***** Source information *****
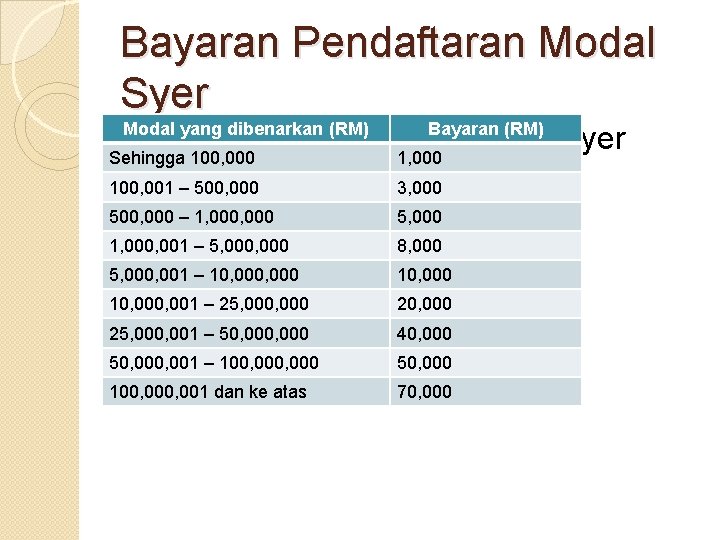 Bayaran Pendaftaran Modal Syer

| Modal yang dibenarkan (RM) | Bayaran (RM) |
|---|---|
| Sehingga 100,000 | 1,000 |
| 100,001 – 500,000 | 3,000 |
| 500,000 – 1,000,000 | 5,000 |
| 1,000,001 – 5,000,000 | 8,000 |
| 5,000,001 – 10,000,000 | 10,000 |
| 10,000,001 – 25,000,000 | 20,000 |
| 25,000,001 – 50,000,000 | 40,000 |
| 50,000,001 – 100,000,000 | 50,000 |
| 100,000,001 dan ke atas | 70,000 |

yer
*****
- [About this task]: Copy the records word for word, leaving no picture in the copy.

- [The answer]:
 Bayaran Pendaftaran Modal Syer

| Modal yang dibenarkan (RM) | Bayaran (RM) |
|---|---|
| Sehingga 100,000 | 1,000 |
| 100,001 – 500,000 | 3,000 |
| 500,000 – 1,000,000 | 5,000 |
| 1,000,001 – 5,000,000 | 8,000 |
| 5,000,001 – 10,000,000 | 10,000 |
| 10,000,001 – 25,000,000 | 20,000 |
| 25,000,001 – 50,000,000 | 40,000 |
| 50,000,001 – 100,000,000 | 50,000 |
| 100,000,001 dan ke atas | 70,000 |

yer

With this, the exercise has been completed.